課題:
下の資料を最初から最後まで、一字も変えずにもう一度書き写してください。

提供資料:
───
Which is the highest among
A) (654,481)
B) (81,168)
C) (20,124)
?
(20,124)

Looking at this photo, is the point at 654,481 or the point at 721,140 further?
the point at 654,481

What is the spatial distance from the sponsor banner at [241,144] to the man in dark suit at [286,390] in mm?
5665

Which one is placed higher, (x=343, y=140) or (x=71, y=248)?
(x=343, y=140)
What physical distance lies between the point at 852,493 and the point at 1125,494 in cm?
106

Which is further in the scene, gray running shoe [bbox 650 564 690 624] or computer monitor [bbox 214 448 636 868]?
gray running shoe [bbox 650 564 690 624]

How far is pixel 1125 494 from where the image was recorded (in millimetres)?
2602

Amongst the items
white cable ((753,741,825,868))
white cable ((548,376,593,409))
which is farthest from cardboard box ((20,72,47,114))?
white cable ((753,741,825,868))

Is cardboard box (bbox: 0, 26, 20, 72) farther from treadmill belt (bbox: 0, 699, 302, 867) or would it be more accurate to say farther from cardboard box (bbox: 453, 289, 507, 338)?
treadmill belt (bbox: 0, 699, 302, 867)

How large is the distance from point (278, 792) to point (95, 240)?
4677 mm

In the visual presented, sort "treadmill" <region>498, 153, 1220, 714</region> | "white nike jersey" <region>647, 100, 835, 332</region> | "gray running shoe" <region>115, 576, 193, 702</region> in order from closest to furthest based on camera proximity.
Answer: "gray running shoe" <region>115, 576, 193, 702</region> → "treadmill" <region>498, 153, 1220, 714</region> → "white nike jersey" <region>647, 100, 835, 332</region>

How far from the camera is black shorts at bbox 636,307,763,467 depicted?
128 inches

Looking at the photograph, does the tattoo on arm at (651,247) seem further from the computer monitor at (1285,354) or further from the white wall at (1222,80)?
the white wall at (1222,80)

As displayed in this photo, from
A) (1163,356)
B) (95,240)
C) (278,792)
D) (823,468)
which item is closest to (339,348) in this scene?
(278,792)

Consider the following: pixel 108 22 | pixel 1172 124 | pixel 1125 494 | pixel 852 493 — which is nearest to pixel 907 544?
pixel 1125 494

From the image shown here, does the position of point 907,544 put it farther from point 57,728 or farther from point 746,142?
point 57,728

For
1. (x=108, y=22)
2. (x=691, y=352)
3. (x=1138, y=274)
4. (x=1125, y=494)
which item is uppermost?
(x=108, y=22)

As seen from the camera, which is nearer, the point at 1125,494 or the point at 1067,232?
───
解答:
Which is the highest among
A) (654,481)
B) (81,168)
C) (20,124)
?
(20,124)

Looking at this photo, is the point at 654,481 or the point at 721,140 further?
the point at 654,481

What is the spatial distance from the sponsor banner at [241,144] to the man in dark suit at [286,390] in mm?
5665

Which one is placed higher, (x=343, y=140) or (x=71, y=248)?
(x=343, y=140)
What physical distance lies between the point at 852,493 and the point at 1125,494 in cm?
106

Which is further in the scene, gray running shoe [bbox 650 564 690 624] or computer monitor [bbox 214 448 636 868]?
gray running shoe [bbox 650 564 690 624]

How far is pixel 1125 494 from where the image was recorded (in millimetres)?
2602

Amongst the items
white cable ((753,741,825,868))
white cable ((548,376,593,409))
which is farthest from cardboard box ((20,72,47,114))?
white cable ((753,741,825,868))

Is cardboard box (bbox: 0, 26, 20, 72) farther from treadmill belt (bbox: 0, 699, 302, 867) or would it be more accurate to say farther from cardboard box (bbox: 453, 289, 507, 338)?
treadmill belt (bbox: 0, 699, 302, 867)

How large is the distance from point (278, 792) to point (95, 240)?
4677 mm

In the visual presented, sort "treadmill" <region>498, 153, 1220, 714</region> | "white nike jersey" <region>647, 100, 835, 332</region> | "gray running shoe" <region>115, 576, 193, 702</region> in order from closest to furthest based on camera proximity.
Answer: "gray running shoe" <region>115, 576, 193, 702</region> → "treadmill" <region>498, 153, 1220, 714</region> → "white nike jersey" <region>647, 100, 835, 332</region>

How far from the camera is black shorts at bbox 636,307,763,467 depicted?
128 inches

Looking at the photograph, does the tattoo on arm at (651,247) seem further from the computer monitor at (1285,354) or further from the white wall at (1222,80)?
the white wall at (1222,80)

As displayed in this photo, from
A) (1163,356)
B) (95,240)
C) (278,792)
D) (823,468)
which item is closest to (339,348) in this scene?
(278,792)

Consider the following: pixel 108 22 | pixel 1172 124 | pixel 1125 494 | pixel 852 493 — which is nearest to pixel 907 544?
pixel 1125 494

From the image shown here, does the position of point 907,544 put it farther from point 57,728 or farther from point 746,142?
point 57,728

For
1. (x=108, y=22)
2. (x=691, y=352)
3. (x=1138, y=274)
4. (x=1125, y=494)
which item is uppermost?
(x=108, y=22)

As seen from the camera, which is nearer, the point at 1125,494 or the point at 1067,232?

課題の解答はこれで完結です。